Challenges —
a – In the Ruby bug report on Zlib::GzipReader, who was the issue assigned to?
b – In the Ruby bug report on Zlib::GzipReader, write out the stretch from "Updated by drbrain" through "also be nice." again, substituting "helper method" for "convenience method".
c – Pick up the Ruby bug report on Zlib::GzipReader after its last sentence and continue it.

--- START OF Excerpt ---

Project

General

Profile

Bug #9790

Zlib::GzipReader only decompressed the first of concatenated files

Added by quainjn (Jake Quain) almost 6 years ago. Updated 3 months ago.

Status:
Feedback
Priority:
Normal
Target version:
-
ruby -v:
2.1.1
[ruby-core:62257]
Tags:

Description

There is a similar old issue in Node that I came across that perfectly describes the situation in ruby:

https://github.com/joyent/node/issues/6032

In ruby given the following setup:

echo "1" > 1.txt
echo "2" > 2.txt
gzip 1.txt
gzip 2.txt
cat 1.txt.gz 2.txt.gz > 3.txt.gz

Calling:

Zlib::GzipReader.open("3.txt.gz") do |gz|
  print gz.read
end

would just print:

1

Files

zlib-gzreader-each_file-9790.patch (3.47 KB) zlib-gzreader-each_file-9790.patch jeremyevans0 (Jeremy Evans), 11/27/2019 03:35 PM

Related issues

Related to Ruby master - Bug #14804: GzipReader cannot read Freebase dump (but gzcat/zless can)OpenActions
Has duplicate Ruby master - Bug #11180: Missing lines with Zlib::GzipReaderOpenActions

Updated by drbrain (Eric Hodel) almost 6 years ago

  • Category set to ext
  • Status changed from Open to Assigned
  • Assignee set to drbrain (Eric Hodel)
  • Target version set to 2.2.0

Updated by akostadinov (Aleksandar Kostadinov) about 5 years ago

Because gzip format allows multiple entries with filename I'd suggest to support a method like Java's ZipInputStream getNextEntry() [1]. This way programmer can choose to read everything as one chunk of data or multiple chunks each with its own name. This would allow storing and then retrieving multiple files in/from one gz.

On the other hand the command line gzip utility only supports reading the whole thing as one. So a convenience method to read everything in one go, would also be nice.

--- END OF Excerpt ---
--- START OF Excerpted data ---

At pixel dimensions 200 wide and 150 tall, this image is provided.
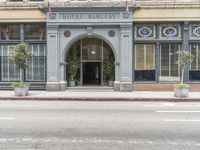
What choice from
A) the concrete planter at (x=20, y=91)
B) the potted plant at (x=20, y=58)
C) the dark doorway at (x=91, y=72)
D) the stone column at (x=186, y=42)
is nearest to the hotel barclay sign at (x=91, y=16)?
the dark doorway at (x=91, y=72)

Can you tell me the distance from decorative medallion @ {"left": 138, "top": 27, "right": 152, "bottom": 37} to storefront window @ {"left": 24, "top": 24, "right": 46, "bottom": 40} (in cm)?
673

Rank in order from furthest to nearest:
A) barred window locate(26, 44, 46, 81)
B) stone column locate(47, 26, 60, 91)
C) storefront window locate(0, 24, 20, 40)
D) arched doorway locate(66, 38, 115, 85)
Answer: arched doorway locate(66, 38, 115, 85) → storefront window locate(0, 24, 20, 40) → barred window locate(26, 44, 46, 81) → stone column locate(47, 26, 60, 91)

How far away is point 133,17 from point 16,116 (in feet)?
47.7

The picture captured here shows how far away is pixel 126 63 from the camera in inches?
1035

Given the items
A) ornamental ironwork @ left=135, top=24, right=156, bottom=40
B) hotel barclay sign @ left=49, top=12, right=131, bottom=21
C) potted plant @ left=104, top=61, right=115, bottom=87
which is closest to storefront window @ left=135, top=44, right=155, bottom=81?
ornamental ironwork @ left=135, top=24, right=156, bottom=40

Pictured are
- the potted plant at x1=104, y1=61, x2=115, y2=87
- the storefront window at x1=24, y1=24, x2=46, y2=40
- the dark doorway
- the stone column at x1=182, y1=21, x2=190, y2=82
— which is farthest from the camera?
the dark doorway

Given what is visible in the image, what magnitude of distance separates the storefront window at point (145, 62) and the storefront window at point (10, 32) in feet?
28.2

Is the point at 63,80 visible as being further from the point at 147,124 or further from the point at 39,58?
the point at 147,124

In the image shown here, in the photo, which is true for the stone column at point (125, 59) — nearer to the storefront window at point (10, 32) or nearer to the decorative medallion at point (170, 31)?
the decorative medallion at point (170, 31)

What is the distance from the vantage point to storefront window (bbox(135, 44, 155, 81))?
87.6 feet

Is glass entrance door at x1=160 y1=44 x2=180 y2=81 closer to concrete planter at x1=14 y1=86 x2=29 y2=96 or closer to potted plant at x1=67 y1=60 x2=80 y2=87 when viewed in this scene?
potted plant at x1=67 y1=60 x2=80 y2=87

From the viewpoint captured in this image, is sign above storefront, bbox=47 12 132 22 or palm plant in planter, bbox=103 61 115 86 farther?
palm plant in planter, bbox=103 61 115 86

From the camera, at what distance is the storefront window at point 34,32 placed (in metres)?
27.1

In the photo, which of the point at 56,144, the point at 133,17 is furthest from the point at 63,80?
the point at 56,144
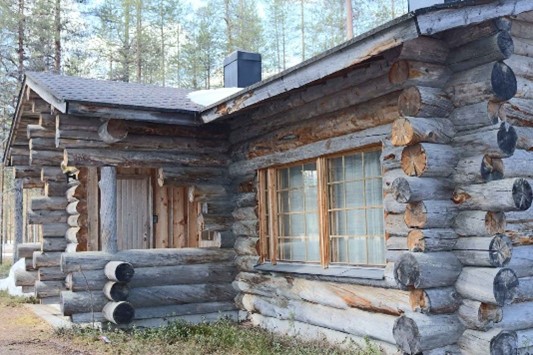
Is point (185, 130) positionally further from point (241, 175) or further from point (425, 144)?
point (425, 144)

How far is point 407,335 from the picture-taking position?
521 centimetres

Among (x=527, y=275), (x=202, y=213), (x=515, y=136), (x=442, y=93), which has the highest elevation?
(x=442, y=93)

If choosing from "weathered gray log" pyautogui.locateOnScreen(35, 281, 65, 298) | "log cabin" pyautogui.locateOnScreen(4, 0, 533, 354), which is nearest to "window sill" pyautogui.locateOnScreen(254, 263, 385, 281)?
"log cabin" pyautogui.locateOnScreen(4, 0, 533, 354)

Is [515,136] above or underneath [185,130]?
underneath

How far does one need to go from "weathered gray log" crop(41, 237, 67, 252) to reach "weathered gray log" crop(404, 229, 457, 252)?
7.70 m

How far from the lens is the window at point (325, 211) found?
6621 mm

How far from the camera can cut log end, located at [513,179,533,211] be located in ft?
16.3

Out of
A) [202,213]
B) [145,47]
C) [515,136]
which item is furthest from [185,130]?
[145,47]

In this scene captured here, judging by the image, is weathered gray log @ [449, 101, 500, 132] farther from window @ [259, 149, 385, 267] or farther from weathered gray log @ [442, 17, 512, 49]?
window @ [259, 149, 385, 267]

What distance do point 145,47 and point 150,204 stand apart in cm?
1651

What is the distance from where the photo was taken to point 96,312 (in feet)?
26.8

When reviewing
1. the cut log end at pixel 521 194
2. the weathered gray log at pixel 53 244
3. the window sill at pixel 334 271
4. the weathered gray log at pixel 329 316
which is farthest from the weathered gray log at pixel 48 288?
the cut log end at pixel 521 194

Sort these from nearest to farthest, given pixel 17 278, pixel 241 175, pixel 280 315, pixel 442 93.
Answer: pixel 442 93
pixel 280 315
pixel 241 175
pixel 17 278

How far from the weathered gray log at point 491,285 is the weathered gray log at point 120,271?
15.6 feet
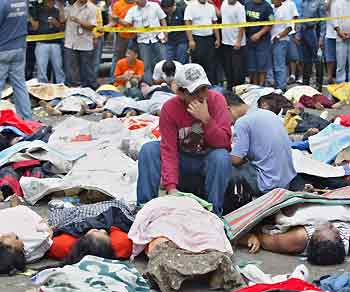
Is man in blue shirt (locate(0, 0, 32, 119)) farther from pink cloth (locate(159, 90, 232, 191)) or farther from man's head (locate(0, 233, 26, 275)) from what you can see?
man's head (locate(0, 233, 26, 275))

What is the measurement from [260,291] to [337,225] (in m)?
1.55

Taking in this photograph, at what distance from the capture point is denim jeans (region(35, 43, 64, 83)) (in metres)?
15.6

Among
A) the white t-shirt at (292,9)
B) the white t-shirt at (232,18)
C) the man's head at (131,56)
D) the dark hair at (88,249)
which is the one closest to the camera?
the dark hair at (88,249)

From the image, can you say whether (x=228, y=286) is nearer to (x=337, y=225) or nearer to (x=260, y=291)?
(x=260, y=291)

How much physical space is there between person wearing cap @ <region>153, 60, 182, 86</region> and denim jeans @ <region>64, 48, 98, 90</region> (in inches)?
88.2

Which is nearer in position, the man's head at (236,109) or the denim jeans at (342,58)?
the man's head at (236,109)

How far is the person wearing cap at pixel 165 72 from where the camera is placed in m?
12.0

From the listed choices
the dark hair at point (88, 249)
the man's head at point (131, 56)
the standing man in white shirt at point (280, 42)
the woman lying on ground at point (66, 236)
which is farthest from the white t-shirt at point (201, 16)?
the dark hair at point (88, 249)

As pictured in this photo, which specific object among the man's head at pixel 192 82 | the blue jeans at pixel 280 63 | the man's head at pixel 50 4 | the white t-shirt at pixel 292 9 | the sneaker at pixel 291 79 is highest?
the man's head at pixel 192 82

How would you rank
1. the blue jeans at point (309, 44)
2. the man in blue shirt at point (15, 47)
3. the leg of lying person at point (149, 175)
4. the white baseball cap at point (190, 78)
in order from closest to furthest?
the white baseball cap at point (190, 78) < the leg of lying person at point (149, 175) < the man in blue shirt at point (15, 47) < the blue jeans at point (309, 44)

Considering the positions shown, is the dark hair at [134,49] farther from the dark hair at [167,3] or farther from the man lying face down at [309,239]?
the man lying face down at [309,239]

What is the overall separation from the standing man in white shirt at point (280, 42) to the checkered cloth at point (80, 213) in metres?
8.87

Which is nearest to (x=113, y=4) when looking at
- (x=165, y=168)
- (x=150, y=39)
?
(x=150, y=39)

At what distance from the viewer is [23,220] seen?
22.0 ft
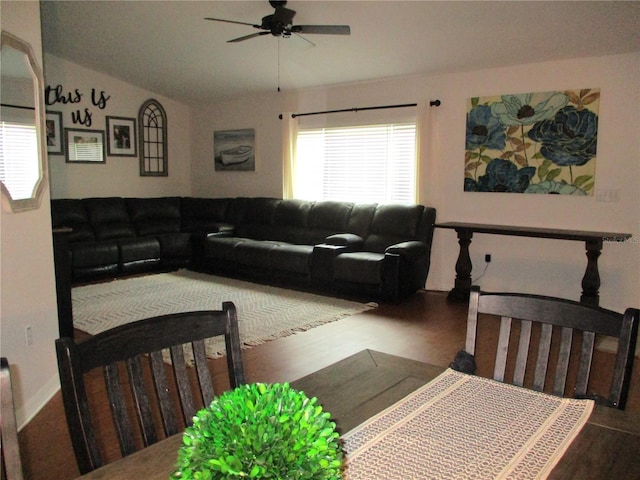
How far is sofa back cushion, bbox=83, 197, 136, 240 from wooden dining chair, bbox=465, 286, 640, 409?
5786mm

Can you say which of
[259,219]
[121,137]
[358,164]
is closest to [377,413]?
[358,164]

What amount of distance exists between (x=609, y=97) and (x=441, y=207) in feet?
6.13

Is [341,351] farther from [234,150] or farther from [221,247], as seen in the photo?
[234,150]

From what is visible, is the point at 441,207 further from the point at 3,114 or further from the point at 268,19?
the point at 3,114

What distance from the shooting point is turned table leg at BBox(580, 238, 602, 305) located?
4.31 metres

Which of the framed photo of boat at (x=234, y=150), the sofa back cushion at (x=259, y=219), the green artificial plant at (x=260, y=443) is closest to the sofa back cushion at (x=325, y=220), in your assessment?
the sofa back cushion at (x=259, y=219)

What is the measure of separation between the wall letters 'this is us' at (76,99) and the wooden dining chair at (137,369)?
19.3 feet

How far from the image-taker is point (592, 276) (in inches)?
171

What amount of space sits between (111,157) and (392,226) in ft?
13.1

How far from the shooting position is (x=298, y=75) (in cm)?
612

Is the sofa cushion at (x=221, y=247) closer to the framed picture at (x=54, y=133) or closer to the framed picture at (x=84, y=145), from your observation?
the framed picture at (x=84, y=145)

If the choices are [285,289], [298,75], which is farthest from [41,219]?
[298,75]

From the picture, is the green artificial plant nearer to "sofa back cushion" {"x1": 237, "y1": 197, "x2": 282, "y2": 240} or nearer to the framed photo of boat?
"sofa back cushion" {"x1": 237, "y1": 197, "x2": 282, "y2": 240}

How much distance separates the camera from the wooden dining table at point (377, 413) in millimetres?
967
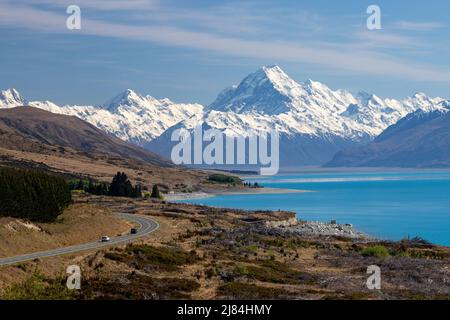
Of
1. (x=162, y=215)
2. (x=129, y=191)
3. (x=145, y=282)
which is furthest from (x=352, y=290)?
(x=129, y=191)

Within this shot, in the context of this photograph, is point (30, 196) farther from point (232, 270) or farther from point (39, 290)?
point (39, 290)

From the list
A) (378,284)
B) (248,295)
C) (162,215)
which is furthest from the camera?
(162,215)

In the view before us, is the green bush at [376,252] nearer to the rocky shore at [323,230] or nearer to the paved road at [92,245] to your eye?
the paved road at [92,245]

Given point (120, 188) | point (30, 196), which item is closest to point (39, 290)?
point (30, 196)

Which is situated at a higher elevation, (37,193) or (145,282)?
(37,193)

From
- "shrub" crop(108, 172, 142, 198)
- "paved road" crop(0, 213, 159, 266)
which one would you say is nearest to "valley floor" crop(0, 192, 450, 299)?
"paved road" crop(0, 213, 159, 266)

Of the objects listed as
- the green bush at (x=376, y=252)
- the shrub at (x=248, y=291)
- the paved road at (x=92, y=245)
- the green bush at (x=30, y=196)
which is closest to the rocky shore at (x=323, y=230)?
the paved road at (x=92, y=245)
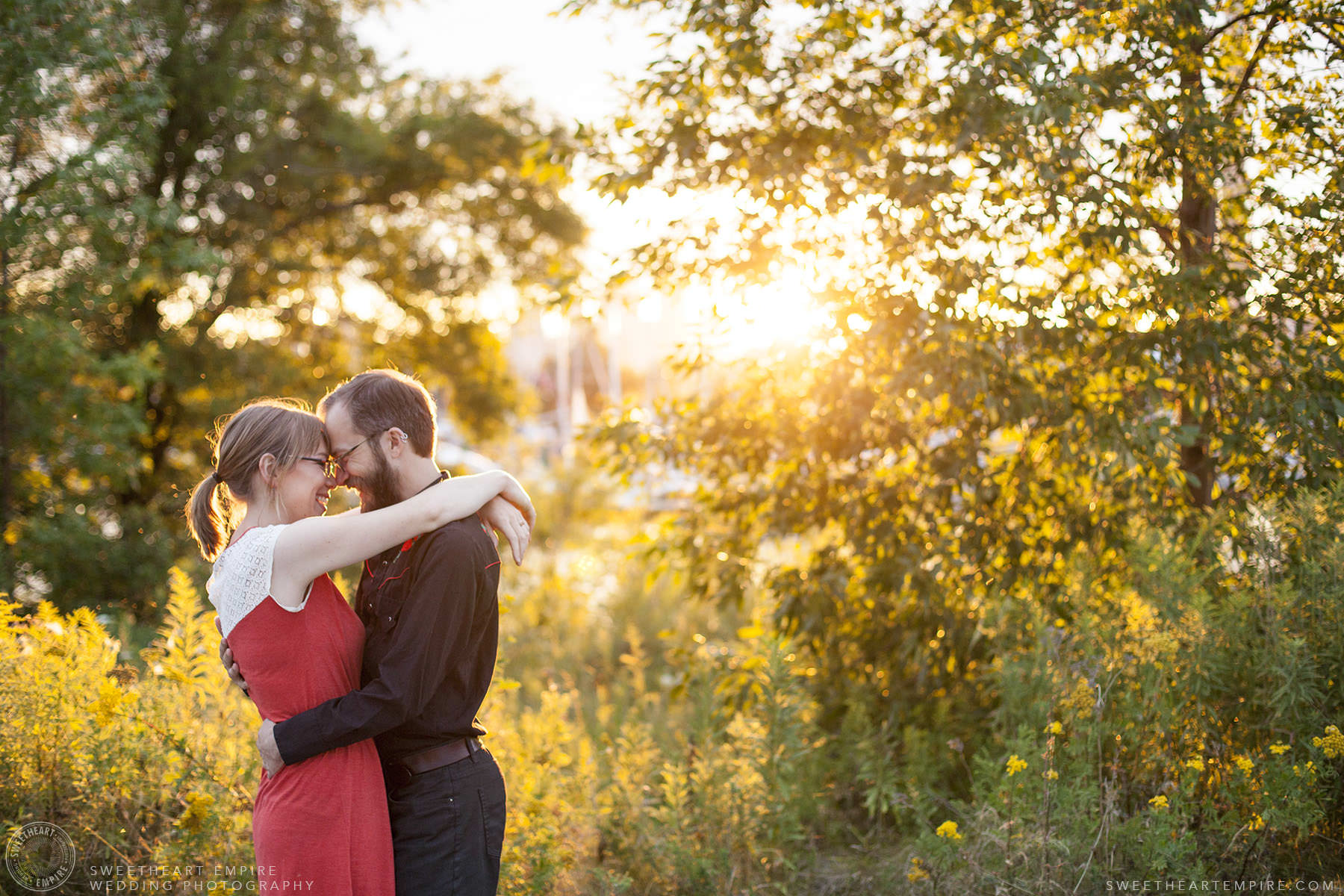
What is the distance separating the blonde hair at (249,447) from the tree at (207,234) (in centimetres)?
→ 250

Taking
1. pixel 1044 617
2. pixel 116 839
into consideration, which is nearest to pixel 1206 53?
pixel 1044 617

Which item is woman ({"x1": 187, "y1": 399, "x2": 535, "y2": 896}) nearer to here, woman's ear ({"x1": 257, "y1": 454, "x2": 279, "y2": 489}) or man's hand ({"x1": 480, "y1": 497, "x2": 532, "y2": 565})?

--- END OF Excerpted data ---

The replies —
a – drbrain (Eric Hodel)

b –
Updated by drbrain (Eric Hodel) almost 6 years ago

  • Category set to ext
  • Status changed from Open to Assigned
  • Assignee set to drbrain (Eric Hodel)
  • Target version set to 2.2.0

Updated by akostadinov (Aleksandar Kostadinov) about 5 years ago

Because gzip format allows multiple entries with filename I'd suggest to support a method like Java's ZipInputStream getNextEntry() [1]. This way programmer can choose to read everything as one chunk of data or multiple chunks each with its own name. This would allow storing and then retrieving multiple files in/from one gz.

On the other hand the command line gzip utility only supports reading the whole thing as one. So a helper method to read everything in one go, would also be nice.

c –
[1] http://docs.oracle.com/javase/7/docs/api/java/util/zip/ZipInputStream.html

Updated by duerst (Martin Dürst) about 5 years ago

Aleksandar Kostadinov wrote:

Because gzip format allows multiple entries with filename I'd suggest to support a method like Java's ZipInputStream getNextEntry() [1]. This way programmer can choose to read everything as one chunk of data or multiple chunks each with its own name. This would allow storing and then retrieving multiple files in/from one gz.

Good idea, but it should be more Ruby-like, such as .each_file or so.

Updated by exAspArk (Evgeny Li) almost 5 years ago

Hey guys, is there any updates?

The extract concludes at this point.